Mais l’entreprise n’a toujours pas de plan afin d’atteindre la norme québécoise de 3 ng/m3, ce qui était demandé par plusieurs intervenants et citoyens du quartier Notre-Dame.
« Les investissements que nous planifions feront de la Fonderie Horne, une des fonderies de cuivre émettant le moins d’émissions atmosphériques au monde », a déclaré M. Bélanger.

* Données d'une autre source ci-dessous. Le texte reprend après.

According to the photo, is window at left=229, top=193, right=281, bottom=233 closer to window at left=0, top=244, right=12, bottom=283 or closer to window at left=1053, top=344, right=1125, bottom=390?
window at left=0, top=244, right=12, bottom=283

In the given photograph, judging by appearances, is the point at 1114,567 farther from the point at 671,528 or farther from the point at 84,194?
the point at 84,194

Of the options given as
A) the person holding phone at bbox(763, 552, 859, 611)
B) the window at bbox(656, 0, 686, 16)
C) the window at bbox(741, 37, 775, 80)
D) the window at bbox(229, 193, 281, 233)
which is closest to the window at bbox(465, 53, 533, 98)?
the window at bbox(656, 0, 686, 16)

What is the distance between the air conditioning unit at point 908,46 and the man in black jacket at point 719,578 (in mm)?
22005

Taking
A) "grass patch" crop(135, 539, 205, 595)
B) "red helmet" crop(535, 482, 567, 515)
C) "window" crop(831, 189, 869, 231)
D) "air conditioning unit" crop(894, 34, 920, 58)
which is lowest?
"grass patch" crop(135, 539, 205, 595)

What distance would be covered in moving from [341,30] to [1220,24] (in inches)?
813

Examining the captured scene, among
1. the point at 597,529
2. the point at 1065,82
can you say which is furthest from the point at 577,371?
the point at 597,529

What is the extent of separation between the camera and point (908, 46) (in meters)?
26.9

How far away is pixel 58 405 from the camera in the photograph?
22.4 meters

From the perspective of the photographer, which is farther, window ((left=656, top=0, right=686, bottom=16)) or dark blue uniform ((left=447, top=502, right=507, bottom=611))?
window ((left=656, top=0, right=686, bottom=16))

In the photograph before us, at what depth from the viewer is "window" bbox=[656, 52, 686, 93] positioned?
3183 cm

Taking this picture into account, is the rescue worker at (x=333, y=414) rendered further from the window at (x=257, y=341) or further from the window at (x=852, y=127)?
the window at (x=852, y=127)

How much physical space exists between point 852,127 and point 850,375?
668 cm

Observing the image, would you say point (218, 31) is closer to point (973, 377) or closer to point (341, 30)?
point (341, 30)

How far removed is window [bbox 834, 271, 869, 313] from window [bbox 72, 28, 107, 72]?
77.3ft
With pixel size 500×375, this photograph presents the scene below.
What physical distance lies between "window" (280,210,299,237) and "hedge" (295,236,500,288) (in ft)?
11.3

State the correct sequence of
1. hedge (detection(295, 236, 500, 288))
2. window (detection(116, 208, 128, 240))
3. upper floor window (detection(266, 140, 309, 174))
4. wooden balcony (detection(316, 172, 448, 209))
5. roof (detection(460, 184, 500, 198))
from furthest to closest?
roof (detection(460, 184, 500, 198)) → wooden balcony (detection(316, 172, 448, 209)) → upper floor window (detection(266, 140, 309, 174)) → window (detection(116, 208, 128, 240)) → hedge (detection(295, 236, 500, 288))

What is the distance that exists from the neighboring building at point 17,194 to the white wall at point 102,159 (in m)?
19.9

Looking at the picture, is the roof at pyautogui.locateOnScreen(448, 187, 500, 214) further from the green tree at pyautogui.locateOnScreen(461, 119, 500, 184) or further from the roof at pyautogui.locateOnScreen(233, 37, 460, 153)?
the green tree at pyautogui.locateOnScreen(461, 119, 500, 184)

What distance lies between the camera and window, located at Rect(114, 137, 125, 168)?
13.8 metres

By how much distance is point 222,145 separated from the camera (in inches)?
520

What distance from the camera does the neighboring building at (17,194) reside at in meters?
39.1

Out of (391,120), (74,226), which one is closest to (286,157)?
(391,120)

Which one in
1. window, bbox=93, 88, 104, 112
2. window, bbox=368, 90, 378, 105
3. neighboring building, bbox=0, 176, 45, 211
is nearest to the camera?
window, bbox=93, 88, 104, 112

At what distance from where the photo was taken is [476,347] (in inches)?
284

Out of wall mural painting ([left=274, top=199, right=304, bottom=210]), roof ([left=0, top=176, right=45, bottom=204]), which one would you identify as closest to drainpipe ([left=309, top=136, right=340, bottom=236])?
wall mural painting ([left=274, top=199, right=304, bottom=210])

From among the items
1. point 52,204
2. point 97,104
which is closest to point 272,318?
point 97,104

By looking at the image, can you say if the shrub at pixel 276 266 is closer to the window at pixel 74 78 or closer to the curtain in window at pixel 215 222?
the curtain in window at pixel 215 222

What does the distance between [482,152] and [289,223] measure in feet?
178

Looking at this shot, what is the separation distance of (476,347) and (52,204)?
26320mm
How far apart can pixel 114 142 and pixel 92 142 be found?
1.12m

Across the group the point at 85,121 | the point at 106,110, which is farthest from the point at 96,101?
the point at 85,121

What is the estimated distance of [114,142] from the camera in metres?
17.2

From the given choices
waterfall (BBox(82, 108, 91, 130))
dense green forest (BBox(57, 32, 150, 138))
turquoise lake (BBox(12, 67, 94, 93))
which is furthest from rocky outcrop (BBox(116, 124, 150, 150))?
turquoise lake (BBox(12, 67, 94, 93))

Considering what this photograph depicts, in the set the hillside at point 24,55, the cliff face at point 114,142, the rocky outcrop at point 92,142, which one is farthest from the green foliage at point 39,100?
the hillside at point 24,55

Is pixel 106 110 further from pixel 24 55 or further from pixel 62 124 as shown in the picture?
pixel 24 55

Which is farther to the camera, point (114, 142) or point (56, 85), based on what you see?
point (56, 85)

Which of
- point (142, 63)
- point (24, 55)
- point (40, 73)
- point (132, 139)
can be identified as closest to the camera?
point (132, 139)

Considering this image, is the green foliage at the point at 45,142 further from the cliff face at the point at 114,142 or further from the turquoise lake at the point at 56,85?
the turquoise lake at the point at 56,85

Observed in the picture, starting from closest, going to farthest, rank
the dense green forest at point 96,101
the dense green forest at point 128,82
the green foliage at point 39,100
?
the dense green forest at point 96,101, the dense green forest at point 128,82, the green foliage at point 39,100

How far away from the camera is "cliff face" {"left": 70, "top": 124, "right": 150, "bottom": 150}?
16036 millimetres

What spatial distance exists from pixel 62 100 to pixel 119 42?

Pour ce faire, l’entreprise va construire une nouvelle section d’usine et revoir les procédés de transformation du cuivre, un projet appelé PHENIX.
L’usine aura aussi un nouveau système de captation de la poussière et des émissions fugitives et mettra en place une zone-écran afin de protéger le quartier Notre-Dame.
Glencore fera aussi des améliorations transitoires afin d’abaisser ses émissions progressivement. Ainsi, elle prévoit atteindre un seuil de 65 ng/m3 d’arsenic dans l’air l’an prochain, puis de 45 ng/m3 pour les années 2024 à 2026 pour avoir des émissions de 15 ng/m3 en 2027.
L’entreprise soutient aussi qu’avec ces travaux, dans 97 % du périmètre urbain de Rouyn-Noranda, le taux d’arsenic sera de 7 ng/m3 ou moins et dans 84 % du périmètre urbain le taux d’arsenic dans l’air sera à la norme de 3 ng/m3.